Araştırma, çevreye en az zararlı olmakla birlikte yeni yol projelerinin gıda üretiminde en fazla yararı sağlamak için nereye gitmesi gerektiğini gösteren renk kodlu haritalama sistemi taslağının hazırlanması için biyoçeşitlilik, iklim, ulaşım ve ürün verilerini kullanıyor.
Doğal ortamda yeni yollar inşa etmek “Düşünebildiğim en büyük zarar veren aktivitelerden biri.” diyor, Oregon Devlet Üniversitesi’nden bir araştırma görevlisi ve çalışmanın yazarlarından Ben Phalan ve “Bu aktivitenin yabani türler ve yaşam alanları üzerindeki etkilerini tersine çevirmek zor olacaktır.” diye devam ediyor. Mevcut altyapının iyileştirilmesinin çiftçilere fayda sağlayabileceğini ve atık miktarını azaltabileceğini bellirtiyor. Yolsuz alanları korumanın bu alanlarda yaşayan hayvan ve bitkilerin sayısız miktardaki türüne fayda sağlayacağını belirtiyor.
Cambridge Üniversitesi’nde koruma bilimi profesörü olan Andrew Balmford ve Çin’deki Kunming Botanik Enstitüsü profesörlerinden Jianchu Xu’yu da içine alan araştırmacılar, özellikle de gıda güvenliğinin iklim değişikliği nedeniyle uzun süren kuraklık ortaya çıkması olasılığı göz önünde bulundurulduğunda dikkat çekici bir konu haline geldiği şu zamanda iyi yolların değerini fark ettiler.
“Gelişmekte olan ülkelerde, hasat sonrası kayıplar büyük bir sorundur ve bunun çoğu zayıf altyapı yüzünden. Bir kamyonun arkasında sıcak güneşin altında asfaltlanmamış ve çukurlarla dolu bir yol üzerinde domates veya yumuşak meyvelerin bütün gün dolaştığında ne hale gelebileceğini düşünün. Batı Afrika’da pazara ulaşımın çok zor ve maliyetli olması nedeniyle yetiştirildikleri meyve bahçelerinde çürümeye bırakılan portakal yığınları gördüm.” diyor Phalan.
Bilim insanları çalışmalarını dünyanın biyolojik açıdan en önemli kısımlarından biri olan ve 1970’lerden bu yana tropikal ormanlarının yaklaşık üçte birini kaybetmiş Güneydoğu Asya’daki Greater Mekong üzerine yoğunlaştırdılar.

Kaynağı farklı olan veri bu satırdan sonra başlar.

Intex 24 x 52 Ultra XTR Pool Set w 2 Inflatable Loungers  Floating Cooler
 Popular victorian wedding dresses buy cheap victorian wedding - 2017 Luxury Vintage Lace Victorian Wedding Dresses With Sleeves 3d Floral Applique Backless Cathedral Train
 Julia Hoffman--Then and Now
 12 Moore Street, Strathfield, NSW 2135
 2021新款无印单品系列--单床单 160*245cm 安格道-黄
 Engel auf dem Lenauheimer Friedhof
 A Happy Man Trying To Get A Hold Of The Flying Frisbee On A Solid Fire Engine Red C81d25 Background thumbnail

Bölge Vietnam, Laos, Kamboçya, Tayland, Myanmar ve Çin’in Yunnan eyaletini içine alıyor. Bölgede dünyanın başka hiçbir yerinde bulunmayan yaklaşık 20.000 bitki türü, 2.000 çeşit kara omurgalısı ve 850 tür tatlısu balığı bulunuyor. Bunların yanı sıra bölgenin büyük ormanları bir nevi karbon lavaboları görevi görerek sera gazlarını emiyor.
Bilim insanlarına göre, Amerika için bu araştırmanın yaklaşımı uygun ve uygulanabilir. Altyapı Amerika’da sıcak bir konu dolayısıyla yeni yolların, demiryollarının ve boru hatlarının planlanması her zamankinden daha önemli.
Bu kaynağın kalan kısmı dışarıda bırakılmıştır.